事実、僕はそれまでの僕とは変わってしまったのだから……
それでも僕は進み続けた。
三年になるころには学年主席。
それも次席である霧島さんを総合科目で2000点も上回るほどの点数でだ。
大学はハーバードに留学し、そこでも学年主席―――いや、一部では教師すら凌ぐと言われてた気がする。
だが、そんなことはどうでもよかった。
僕が欲しいのは地位や名誉じゃない。
未だ誰も造ったことのない空想上のもの……タイムマシンだ。
「明久、本当にいくのか…」
「うん…
そのために今までやってきたんだからさ」
僕が完全に変わってしまった今でもなお、以前と変わらず接してくれている最後の友にして最高の親友である雄二にこくりとうなずく。
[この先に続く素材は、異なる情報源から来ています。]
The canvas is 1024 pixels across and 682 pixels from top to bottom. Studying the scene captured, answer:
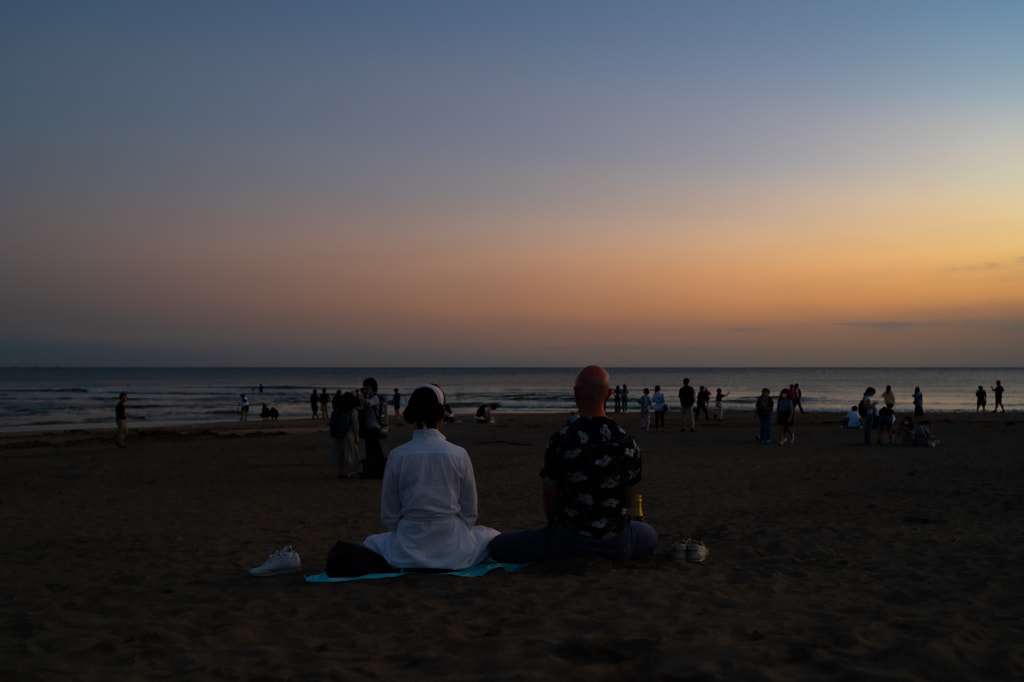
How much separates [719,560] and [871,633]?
217cm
「みんなはお前が変わったと言って離れちまったけど、俺はそうは思わないぜ。
今も昔もお前は変わってなんかいない。
ずっと誰かのために頑張ってきたんだからよ」
「ありがとう…
そう言ってくれるのは雄二だけだよ……」
もう永遠に聞くことのないであろう友の声をしっかりと耳に焼き付ける。
この球体に入ってしまえば、もう『目の前にいる雄二』と会うことはなくなるかもしれない。
それは僕も雄二もわかっていることだ。
「できれば俺も着いていってやりたいが、今の翔子をほっとくわけにはいかないんだ。すまないな…」
一年前にはれて結婚した雄二の奥さんのお腹には赤ちゃんがいるのだ。
僕はそれを知ってるし、初めから雄二を巻き込む気などない。
「気にしないでよ。元々、僕一人でやる予定だったんだ。
むしろここまで付き合ってくれて感謝してるくらいだよ。霧島さ――いや、奥さんによろしく」
「必ず…戻ってこいよ」
「うん」
果たされることない約束をし、僕は球体に乗り込む。
これが僕のすべてを捧げて造ったタイムマシン。
過去のたった一つの……僕が僕自身を捨てたあの日をやり直すために造られたもの。
成功すれば僕は10年前に戻ることができ、身体もその時のものになる。
そして、僕は過去の僕としてやり直せるんだ…
「姫路さん、次は必ず助けてみせるよ」
これは数ある可能性から最悪の一つを選んでしまった者の物語。
そして、この世の理すらねじ曲げてしまった者の愚かでまっすぐな想いの物語である。